Nick Kyrgios and the Minimum Viable Return Game

Italian translation at settesei.it

No matter how well a player serves, he still needs to win some return points. While one-dimensional ATPers such as Ivo Karlovic and John Isner have demonstrated that an unbreakable serve alone can get you a steady paycheck and some quality time in the top 20, their playing style has never translated into a prolonged stay in the top ten.

Nick Kyrgios isn’t quite as tall as Isner or Karlovic, but his numbers are similar. In the last year, he has won 31.7% of return points, third-worst among the top 50, ahead of only those two players. In fact, since 1991, only five players have lasted a full season at tour-level while winning a lower percentage of return points. To make an impact in the upper echelon of the men’s game, the Australian will need to improve his return game in a big way.

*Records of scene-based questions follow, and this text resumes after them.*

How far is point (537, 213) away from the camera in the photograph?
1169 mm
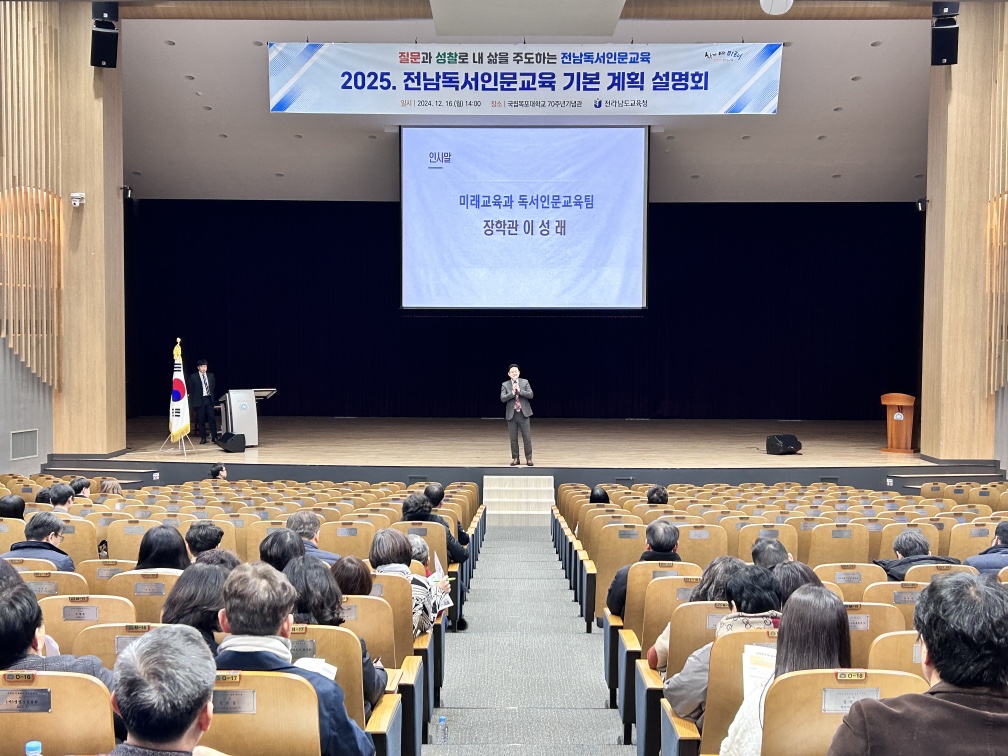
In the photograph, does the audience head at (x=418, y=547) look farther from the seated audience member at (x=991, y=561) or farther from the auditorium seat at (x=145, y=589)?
the seated audience member at (x=991, y=561)

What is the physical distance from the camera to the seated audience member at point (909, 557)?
451 cm

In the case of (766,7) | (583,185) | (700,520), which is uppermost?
(766,7)

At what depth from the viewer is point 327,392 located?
21188mm

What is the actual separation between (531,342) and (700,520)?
15106 mm

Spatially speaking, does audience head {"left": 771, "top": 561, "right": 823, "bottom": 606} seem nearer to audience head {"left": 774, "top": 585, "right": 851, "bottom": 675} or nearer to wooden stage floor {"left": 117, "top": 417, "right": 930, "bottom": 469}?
audience head {"left": 774, "top": 585, "right": 851, "bottom": 675}

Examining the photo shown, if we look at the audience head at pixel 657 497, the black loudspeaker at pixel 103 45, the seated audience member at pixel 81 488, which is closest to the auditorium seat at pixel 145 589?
the audience head at pixel 657 497

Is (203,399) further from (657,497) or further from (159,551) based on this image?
(159,551)

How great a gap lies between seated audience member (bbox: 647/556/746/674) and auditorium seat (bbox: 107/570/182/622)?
6.05ft

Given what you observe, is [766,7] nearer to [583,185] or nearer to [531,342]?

To win matches, you need to break serve or win tiebreaks, and most players don’t demonstrate any particular tiebreak skill. That leaves breaks of serve, and to break serve, you need to win return points. Almost all ATP tour regulars win between 29% and 43% of return points, so a single percentage point or two is a meaningful distinction. While Milos Raonic‘s rate of return points won over the last 52 weeks is a Kyrgios-comparable 32.1%, no other top-ten player is below 36%.

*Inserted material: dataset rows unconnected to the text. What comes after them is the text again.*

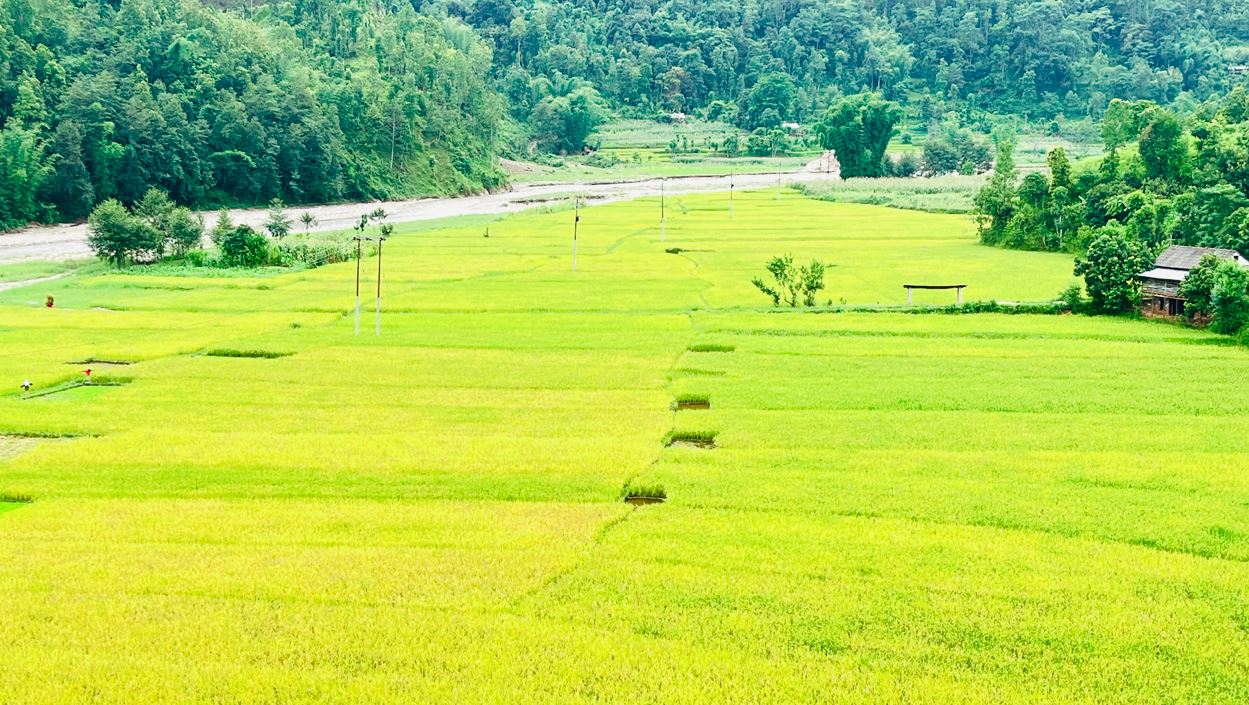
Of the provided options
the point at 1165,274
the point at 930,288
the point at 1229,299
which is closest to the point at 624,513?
the point at 1229,299

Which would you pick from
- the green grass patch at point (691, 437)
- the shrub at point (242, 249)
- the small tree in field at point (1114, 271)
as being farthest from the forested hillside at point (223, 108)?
the small tree in field at point (1114, 271)

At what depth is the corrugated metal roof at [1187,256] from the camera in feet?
134

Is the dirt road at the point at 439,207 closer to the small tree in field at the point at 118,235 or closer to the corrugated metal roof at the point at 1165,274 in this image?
the small tree in field at the point at 118,235

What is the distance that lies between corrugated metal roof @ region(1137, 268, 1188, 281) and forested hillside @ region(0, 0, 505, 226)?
67.9m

If Kyrgios is to crack the top ten without any substantial improvement in his return game, Raonic is the model. Last year, Milos finished the season at #8 in the rankings despite having won only 33.7% of return points. That’s the lowest rate on record for a player with a year-end ranking in the top ten, and only the seventh time since 1991 that a RPW% below 35% earned someone a spot in the top ten.

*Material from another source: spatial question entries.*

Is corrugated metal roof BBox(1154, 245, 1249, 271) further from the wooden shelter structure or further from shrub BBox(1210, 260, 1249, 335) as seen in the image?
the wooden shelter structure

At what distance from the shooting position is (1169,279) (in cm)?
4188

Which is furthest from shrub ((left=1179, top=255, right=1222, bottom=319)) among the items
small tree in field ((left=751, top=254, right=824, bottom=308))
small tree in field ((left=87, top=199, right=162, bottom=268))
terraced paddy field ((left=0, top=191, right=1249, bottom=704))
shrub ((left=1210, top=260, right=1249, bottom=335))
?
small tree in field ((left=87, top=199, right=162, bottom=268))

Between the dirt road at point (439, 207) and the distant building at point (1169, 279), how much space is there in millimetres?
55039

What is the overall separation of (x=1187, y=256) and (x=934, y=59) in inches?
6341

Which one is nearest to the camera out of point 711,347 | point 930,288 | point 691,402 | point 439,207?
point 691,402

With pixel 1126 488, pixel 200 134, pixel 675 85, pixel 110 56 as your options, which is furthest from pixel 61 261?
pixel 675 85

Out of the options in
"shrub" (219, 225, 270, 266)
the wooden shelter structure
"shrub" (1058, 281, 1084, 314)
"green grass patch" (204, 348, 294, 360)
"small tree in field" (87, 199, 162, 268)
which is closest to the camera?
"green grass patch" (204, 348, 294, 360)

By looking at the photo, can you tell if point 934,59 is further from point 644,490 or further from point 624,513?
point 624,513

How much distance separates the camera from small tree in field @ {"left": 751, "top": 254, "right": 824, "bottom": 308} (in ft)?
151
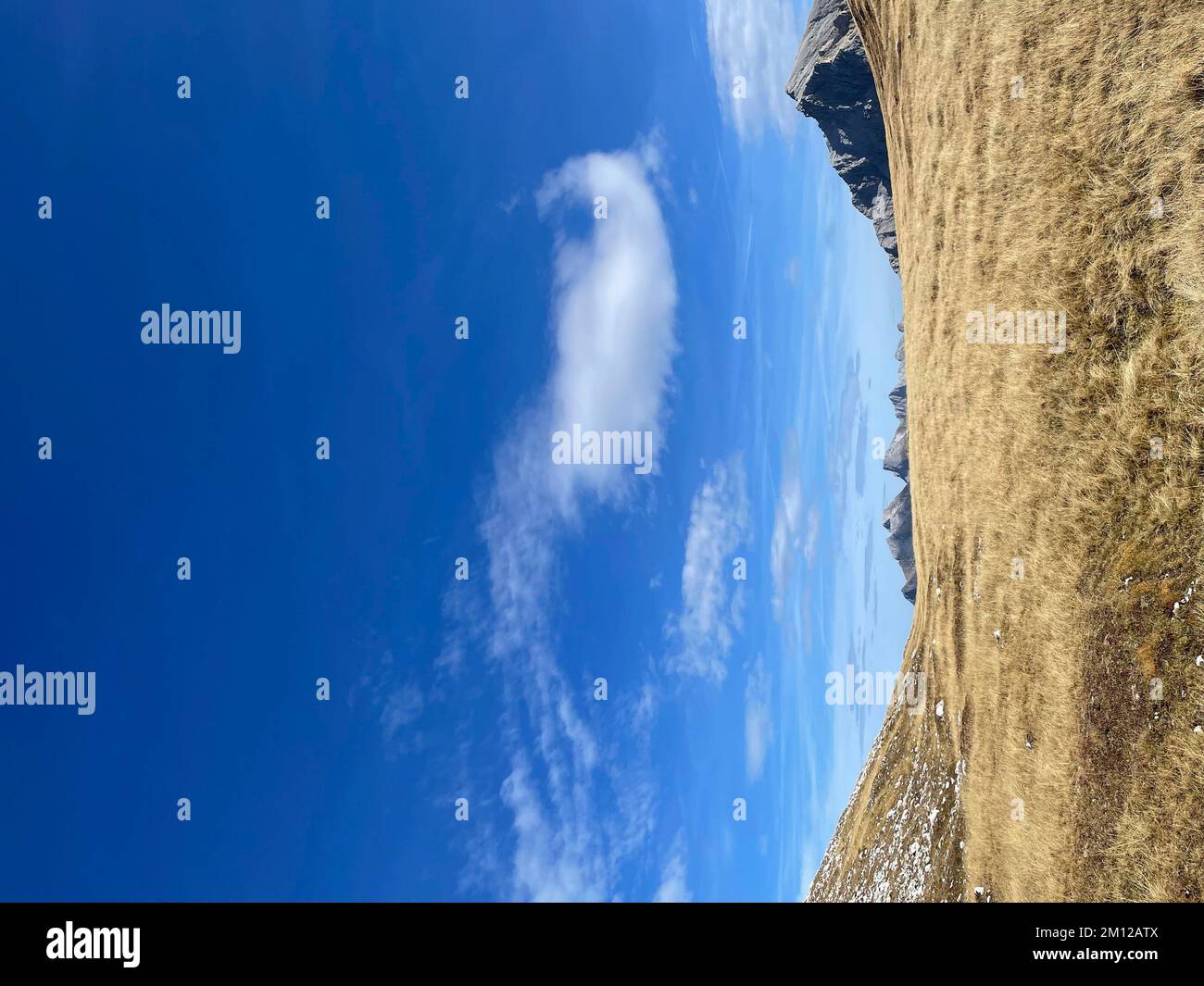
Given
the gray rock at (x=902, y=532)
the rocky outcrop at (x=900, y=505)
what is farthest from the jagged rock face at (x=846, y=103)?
the gray rock at (x=902, y=532)

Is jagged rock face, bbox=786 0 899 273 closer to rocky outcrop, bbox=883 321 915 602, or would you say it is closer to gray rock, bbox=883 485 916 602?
rocky outcrop, bbox=883 321 915 602

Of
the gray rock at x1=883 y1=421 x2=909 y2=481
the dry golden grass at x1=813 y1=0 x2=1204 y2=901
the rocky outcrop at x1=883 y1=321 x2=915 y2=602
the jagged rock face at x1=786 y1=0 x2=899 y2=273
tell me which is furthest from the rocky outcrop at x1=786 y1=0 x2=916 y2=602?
the dry golden grass at x1=813 y1=0 x2=1204 y2=901

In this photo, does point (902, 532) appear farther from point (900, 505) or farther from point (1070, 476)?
point (1070, 476)
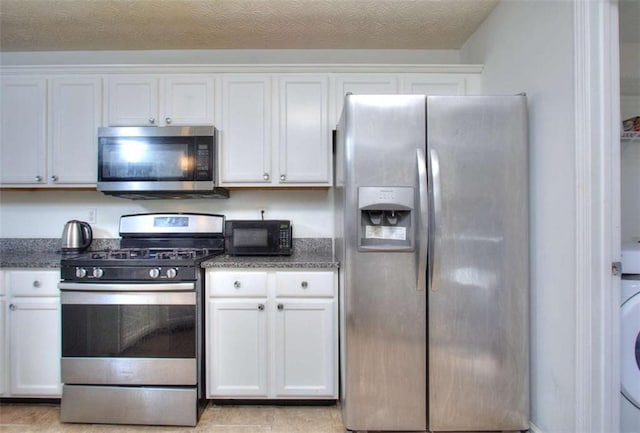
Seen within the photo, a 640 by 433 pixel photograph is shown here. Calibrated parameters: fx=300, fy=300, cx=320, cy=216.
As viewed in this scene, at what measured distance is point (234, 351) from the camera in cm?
177

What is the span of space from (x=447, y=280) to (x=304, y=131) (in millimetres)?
1294

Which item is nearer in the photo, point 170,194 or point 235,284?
point 235,284

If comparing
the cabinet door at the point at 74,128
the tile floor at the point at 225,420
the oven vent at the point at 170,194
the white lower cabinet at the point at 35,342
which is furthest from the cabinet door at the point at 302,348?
the cabinet door at the point at 74,128

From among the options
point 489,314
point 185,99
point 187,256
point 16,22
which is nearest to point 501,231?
point 489,314

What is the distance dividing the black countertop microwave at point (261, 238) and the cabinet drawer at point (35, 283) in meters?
1.04

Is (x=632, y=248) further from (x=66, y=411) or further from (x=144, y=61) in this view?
(x=144, y=61)

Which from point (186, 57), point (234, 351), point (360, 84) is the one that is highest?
point (186, 57)

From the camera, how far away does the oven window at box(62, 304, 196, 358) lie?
1681 mm

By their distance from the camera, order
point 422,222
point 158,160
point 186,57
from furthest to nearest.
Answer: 1. point 186,57
2. point 158,160
3. point 422,222

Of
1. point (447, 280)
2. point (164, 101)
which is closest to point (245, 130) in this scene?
point (164, 101)

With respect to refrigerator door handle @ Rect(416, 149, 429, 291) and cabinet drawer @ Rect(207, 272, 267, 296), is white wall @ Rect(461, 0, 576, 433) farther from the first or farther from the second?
cabinet drawer @ Rect(207, 272, 267, 296)

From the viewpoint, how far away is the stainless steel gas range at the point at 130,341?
167 centimetres

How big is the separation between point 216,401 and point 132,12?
2486 millimetres

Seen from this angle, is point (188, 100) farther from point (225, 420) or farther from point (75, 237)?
point (225, 420)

Even at 33.7%–two percentage points higher than Kyrgios’s current rate–it took a remarkable run of tiebreak success for Raonic to win as many matches as he did. Milos won 75% of tiebreaks last year, a rate that almost no one has ever sustained beyond a single season. In other words, if Raonic is to continue winning matches at the same pace, he’ll probably need to post better return-game results.

To earn a place in the elite of the top five, the return-game threshold is even higher. Only two players–Pete Sampras and Goran Ivanisevic–have finished a season in the top five with a RPW% below 36%, and only two more–Andy Roddick and Stanislas Wawrinka–have done so with a sub-37% RPW%. Roger Federer, the most serve-oriented of the big four, hasn’t posted a RPW% below 38% in fifteen years.

The difference between 32% and 36% is enormous. To use a baseball analogy, a similar gap in batting average would be, roughly, from .240 to .280. The effects are equally meaningful. At 32%, a player is breaking serve roughly once per eight return games–considerably less than once per set. At 36%, he’s breaking serve almost once per five return games. Improve a few more percentage points to 39%, and he’s breaking every fourth game, almost twice as often as Kyrgios is now.

Those break rates are simply a way of quantifying what we already know at a general level: Players with strong return games have the power to decide matches. The more one-dimensional the playing style, the more likely a match is decided by just a few key points. And the smaller that number of points, the more that luck plays a part.

Of course, luck cuts both ways. It’s what makes players like Isner and Kyrgios so dangerous. Someone like Novak Djokovic or Rafael Nadal can usually dictate play, but against an unbreakable opponent, it all comes down to a few points in a couple of tiebreaks. So big servers tend to rocket into the top 30 or 40. A fifty-fifty winning percentage, especially coupled with a big upset and an occasional deep run at a big tournament, is plenty good enough to earn a spot that high in the rankings.

But without at least a mediocre return game, it’s tough for a big server to get beyond that level. Isner has managed it by winning tiebreaks at one of the best rates of all time, and even he has barely dipped his toe in the top ten. Raonic is a substantially better returner than the American, and it remains to be seen whether he can sustain his impressive tiebreak winning percentage and keep a spot among the game’s best.

Fortunately, Kyrgios has plenty of time to improve and break out of the mold of a one-dimensional big server. If he hopes to make a mark beyond the occasional upset and a home at the fringes of the top 20, that’s exactly what he’ll need to do.